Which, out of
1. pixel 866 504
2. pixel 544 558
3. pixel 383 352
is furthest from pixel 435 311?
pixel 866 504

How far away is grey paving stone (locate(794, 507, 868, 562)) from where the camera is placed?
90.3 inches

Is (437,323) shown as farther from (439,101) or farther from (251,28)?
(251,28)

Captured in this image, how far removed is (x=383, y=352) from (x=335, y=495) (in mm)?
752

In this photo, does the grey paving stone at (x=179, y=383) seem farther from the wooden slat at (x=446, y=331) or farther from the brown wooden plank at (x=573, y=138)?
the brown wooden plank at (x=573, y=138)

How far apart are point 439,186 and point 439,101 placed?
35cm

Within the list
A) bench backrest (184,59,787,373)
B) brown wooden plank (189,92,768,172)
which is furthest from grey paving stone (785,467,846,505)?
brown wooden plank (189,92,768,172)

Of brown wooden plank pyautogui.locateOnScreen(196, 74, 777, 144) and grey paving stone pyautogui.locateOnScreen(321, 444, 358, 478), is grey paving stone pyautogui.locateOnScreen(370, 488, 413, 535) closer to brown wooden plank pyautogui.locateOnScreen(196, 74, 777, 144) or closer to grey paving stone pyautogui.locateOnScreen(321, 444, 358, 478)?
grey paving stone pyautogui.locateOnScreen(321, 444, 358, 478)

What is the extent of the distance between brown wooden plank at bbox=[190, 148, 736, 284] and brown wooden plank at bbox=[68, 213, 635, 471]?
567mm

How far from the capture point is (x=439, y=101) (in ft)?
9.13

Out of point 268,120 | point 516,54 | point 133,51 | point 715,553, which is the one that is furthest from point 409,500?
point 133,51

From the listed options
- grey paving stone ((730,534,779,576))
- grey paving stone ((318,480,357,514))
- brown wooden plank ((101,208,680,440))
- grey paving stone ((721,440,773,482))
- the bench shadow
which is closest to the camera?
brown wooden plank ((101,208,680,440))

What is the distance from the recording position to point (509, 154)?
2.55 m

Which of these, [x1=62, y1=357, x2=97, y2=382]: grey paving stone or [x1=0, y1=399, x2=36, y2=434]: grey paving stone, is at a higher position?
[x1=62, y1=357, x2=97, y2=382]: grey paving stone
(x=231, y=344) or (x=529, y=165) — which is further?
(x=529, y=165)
■ ■ ■ ■ ■
## Prompt
Please give all the entries again with "wooden slat" switched to "wooden board" and everything else unchanged.

## Finished answer
Which, out of
1. pixel 866 504
2. pixel 544 558
3. pixel 383 352
is furthest from pixel 435 311?
pixel 866 504

How far away is grey paving stone (locate(794, 507, 868, 562)) from where the camera is placed?
90.3 inches

Is (437,323) shown as farther from (439,101) or farther from (251,28)?
(251,28)

Captured in this image, how far removed is (x=383, y=352) from (x=335, y=495) (in mm)?
752

In this photo, does the grey paving stone at (x=179, y=383) seem farther from the wooden board at (x=446, y=331) or farther from the brown wooden plank at (x=573, y=138)?
the brown wooden plank at (x=573, y=138)

How far apart are point 439,186 and point 439,101 placed?
35cm

Within the list
A) bench backrest (184,59,787,373)
B) brown wooden plank (189,92,768,172)
which is furthest from grey paving stone (785,467,846,505)?
brown wooden plank (189,92,768,172)

Of brown wooden plank pyautogui.locateOnScreen(196, 74, 777, 144) and grey paving stone pyautogui.locateOnScreen(321, 444, 358, 478), is grey paving stone pyautogui.locateOnScreen(370, 488, 413, 535) closer to brown wooden plank pyautogui.locateOnScreen(196, 74, 777, 144) or closer to grey paving stone pyautogui.locateOnScreen(321, 444, 358, 478)?
grey paving stone pyautogui.locateOnScreen(321, 444, 358, 478)

What is the extent of the distance between brown wooden plank at bbox=[190, 148, 736, 284] and brown wooden plank at bbox=[68, 213, 635, 471]?
567mm

How far from the capture point is (x=439, y=101) (in ft)?
9.13

Out of point 268,120 | point 516,54 | point 133,51 | point 715,553, which is the one that is furthest from point 409,500?
point 133,51

From the listed options
- grey paving stone ((730,534,779,576))
- grey paving stone ((318,480,357,514))
- brown wooden plank ((101,208,680,440))
- grey paving stone ((721,440,773,482))
- the bench shadow
which is closest to the camera?
brown wooden plank ((101,208,680,440))

What is the distance from the recording position to point (509, 154)?
2.55 m

Which of these, [x1=62, y1=357, x2=97, y2=382]: grey paving stone or [x1=0, y1=399, x2=36, y2=434]: grey paving stone, is at a higher position?
[x1=62, y1=357, x2=97, y2=382]: grey paving stone
(x=231, y=344) or (x=529, y=165) — which is further?
(x=529, y=165)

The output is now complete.